Motherhood is not idealized in Cassatt’s works, the subjects’ hands look worn while involved in the most ordinary scenes of daily life. Inspired by the fondness of her nieces and nephews and a renewed cultural interest in child rearing, Cassatt created a new genre of painting for mothers and children outside of commissioned portraiture. The late 19th century was a time of child rights reform and we see Cassatt’s championing of that in her depictions of modern female figures, upper and working class alike, making an effort to protect their children through everyday actions.
Her dominant placement of mother and child, filling up the entire composition, was inspired by photography and Japanese wood-cuts. Cassatt often molded the mother-daughter duo into an aesthetically delightful unit using color, form and shape to present us with powerful imagery of maternal nurturing.

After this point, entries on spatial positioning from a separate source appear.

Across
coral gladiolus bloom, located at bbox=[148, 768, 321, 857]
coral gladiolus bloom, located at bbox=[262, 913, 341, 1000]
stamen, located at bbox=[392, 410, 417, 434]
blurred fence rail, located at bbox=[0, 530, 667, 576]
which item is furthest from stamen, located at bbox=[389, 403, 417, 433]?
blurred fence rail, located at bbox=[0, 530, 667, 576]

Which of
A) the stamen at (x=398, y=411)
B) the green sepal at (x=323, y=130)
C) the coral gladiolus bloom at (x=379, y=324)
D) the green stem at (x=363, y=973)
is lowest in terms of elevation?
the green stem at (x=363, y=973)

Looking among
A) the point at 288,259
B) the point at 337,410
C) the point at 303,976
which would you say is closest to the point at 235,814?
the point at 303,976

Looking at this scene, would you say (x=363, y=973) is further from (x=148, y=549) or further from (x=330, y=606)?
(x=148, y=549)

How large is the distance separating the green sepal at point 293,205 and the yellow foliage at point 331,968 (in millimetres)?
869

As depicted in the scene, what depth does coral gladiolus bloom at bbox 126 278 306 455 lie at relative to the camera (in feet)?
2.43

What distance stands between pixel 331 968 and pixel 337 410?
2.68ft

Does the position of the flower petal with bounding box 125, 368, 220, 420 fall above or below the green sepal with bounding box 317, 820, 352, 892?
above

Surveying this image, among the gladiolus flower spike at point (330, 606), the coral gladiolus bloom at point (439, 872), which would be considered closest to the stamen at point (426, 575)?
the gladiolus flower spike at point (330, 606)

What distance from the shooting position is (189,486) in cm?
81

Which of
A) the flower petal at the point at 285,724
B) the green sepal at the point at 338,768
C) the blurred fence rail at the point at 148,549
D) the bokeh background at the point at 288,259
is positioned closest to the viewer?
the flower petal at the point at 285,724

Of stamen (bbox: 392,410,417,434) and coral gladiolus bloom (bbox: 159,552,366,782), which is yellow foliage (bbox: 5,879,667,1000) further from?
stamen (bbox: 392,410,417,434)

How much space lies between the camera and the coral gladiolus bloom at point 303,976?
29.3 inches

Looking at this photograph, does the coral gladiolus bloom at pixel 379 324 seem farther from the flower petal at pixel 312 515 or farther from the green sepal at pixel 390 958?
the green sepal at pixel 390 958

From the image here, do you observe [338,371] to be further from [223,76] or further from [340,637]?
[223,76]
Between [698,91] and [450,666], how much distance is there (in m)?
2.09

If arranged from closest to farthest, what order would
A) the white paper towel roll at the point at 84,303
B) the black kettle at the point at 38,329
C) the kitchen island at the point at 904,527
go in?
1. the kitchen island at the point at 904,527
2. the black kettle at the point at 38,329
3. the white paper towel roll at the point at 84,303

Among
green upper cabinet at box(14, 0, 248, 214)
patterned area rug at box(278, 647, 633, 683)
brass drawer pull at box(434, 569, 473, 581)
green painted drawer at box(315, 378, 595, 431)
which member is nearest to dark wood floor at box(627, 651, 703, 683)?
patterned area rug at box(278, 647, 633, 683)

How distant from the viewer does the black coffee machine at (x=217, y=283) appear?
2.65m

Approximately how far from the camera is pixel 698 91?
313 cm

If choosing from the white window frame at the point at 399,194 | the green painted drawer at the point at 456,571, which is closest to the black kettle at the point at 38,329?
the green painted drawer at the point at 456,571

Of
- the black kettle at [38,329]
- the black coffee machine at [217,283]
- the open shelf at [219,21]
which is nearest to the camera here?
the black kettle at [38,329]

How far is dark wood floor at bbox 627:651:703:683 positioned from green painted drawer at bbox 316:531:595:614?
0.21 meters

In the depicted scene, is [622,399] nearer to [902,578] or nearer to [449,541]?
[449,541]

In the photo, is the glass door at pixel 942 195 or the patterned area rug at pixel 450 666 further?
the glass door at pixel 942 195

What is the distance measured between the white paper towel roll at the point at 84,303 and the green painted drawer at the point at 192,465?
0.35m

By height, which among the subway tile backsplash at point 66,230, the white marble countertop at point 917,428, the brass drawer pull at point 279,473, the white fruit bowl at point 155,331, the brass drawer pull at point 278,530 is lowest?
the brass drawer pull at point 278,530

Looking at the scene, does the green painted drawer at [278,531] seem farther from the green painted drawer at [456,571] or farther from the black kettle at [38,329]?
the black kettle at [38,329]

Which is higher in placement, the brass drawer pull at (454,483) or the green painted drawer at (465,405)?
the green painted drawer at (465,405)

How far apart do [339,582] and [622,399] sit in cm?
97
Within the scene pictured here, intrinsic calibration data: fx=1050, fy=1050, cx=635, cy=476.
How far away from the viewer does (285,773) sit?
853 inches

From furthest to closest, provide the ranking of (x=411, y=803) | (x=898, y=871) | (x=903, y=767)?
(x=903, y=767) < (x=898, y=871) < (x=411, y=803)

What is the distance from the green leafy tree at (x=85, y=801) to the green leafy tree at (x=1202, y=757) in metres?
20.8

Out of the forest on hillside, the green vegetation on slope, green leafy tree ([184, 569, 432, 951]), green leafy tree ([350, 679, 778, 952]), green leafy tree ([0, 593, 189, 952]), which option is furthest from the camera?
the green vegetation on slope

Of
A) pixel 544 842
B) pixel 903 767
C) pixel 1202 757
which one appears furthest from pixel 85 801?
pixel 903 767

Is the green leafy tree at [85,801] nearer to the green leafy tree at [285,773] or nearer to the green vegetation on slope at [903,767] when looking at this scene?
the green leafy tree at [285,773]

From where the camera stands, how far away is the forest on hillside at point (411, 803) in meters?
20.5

Much like Japanese wood-cuts, the perspective of her pieces have unusual angles and we’re thrust into the work using the subject’s point-of-view.
Japanese decorative works were à la mode in Paris at the time Cassatt lived in France. Their heavy influence on her pieces is most evident in The Boat Party. This ambitious painting was created to be the pièce de résistance of Cassatt’s first solo exhibition in the States in 1895. Boldly hued shapes come together making an almost abstract composition while patterned ensembles and textured water create a distinguished geometry most pleasing to the eye. A sliver for a horizon at the tippy top dwarfs any distance and we’re cajoled into looking down at the scene of a mother and baby being rowed ashore. Cassatt’s wealthy American contacts helped to make French avant-garde painting like this just as wildly popular in the US as it was in Paris.
Louisine Havemeyer, an American who purchased Young Mother Sewing in 1901, marveled: “Look at that little child that has just thrown herself against her mother’s knee, regardless of the result and oblivious to the fact that she could disturb ‘her mamma.’ And she is quite right, she does not disturb her mother. Mamma simply draws back a bit and continues to sew.” Cassatt captures all the nuances of the close mother and child relationship which is remarkable considering these two subjects were unrelated. Likely two models or friends of Cassatt, they serve as living props in this revolutionary take on the still-life genre.
In Summertime we again see models, a young woman and girl, posing as mother and daughter. Boats and ducks were a common scene for Mary Cassatt at her country home about an hour outside of Paris in Mesnil-Théribus. While summering there in 1894 she created a series of water-inspired paintings commemorating the outdoor splendor. The mother figure is dressed in genteel finery for the hot climate with a wide brimmed hat and white gloves. We see her daughter in a carefree shift dress, its strap falling, soaking up a leisurely summer afternoon; a simple moment commemorated in oils.
Vibrant yellow tones and an affectionate bond draw us into the above piece highlighting a more working class mother and daughter than the duo in Summertime. A worn chair, the child’s lack of clothing and slightly bronzed skin, a sign of much time spent outdoors, tip us off on their social standing. The hand mirror suggests that the mother is teaching her daughter at a very young age that vanity is of utmost importance. By painting this, Cassatt is making a statement against traditional gender roles and fighting back at the patronizing treatment she received from male artists during her career.
While Cassatt inserted social commentary into most of her work, Breakfast in Bed (one of my very favorite works of art!) seems free of any and is simply lovely to gaze at. We’re met with a child’s curious fixation on the nearby tea cup while her mother is physically engaged in their embrace yet looking wistfully away. It makes us wonder what she’s thinking about on such a quiet and dreamy morning – perhaps how awe-inspiring motherhood is.
These exquisitely private portraits of mothers and daughters have reminded me to savor every minute with my little one which is just how I plan on spending this Mother’s Day. I hope they have moved you in a similar manner and to all the mothers and nurturers, here’s wishing you a wonderful Mother’s Day with your nearest and dearest!
PS If you’d like an easy way to introduce art history to your young children or grandchildren, I recommend the board book Quiet Time with Cassatt. I’ve really enjoyed reading it to Louisa, I’m hoping she catches the art bug too!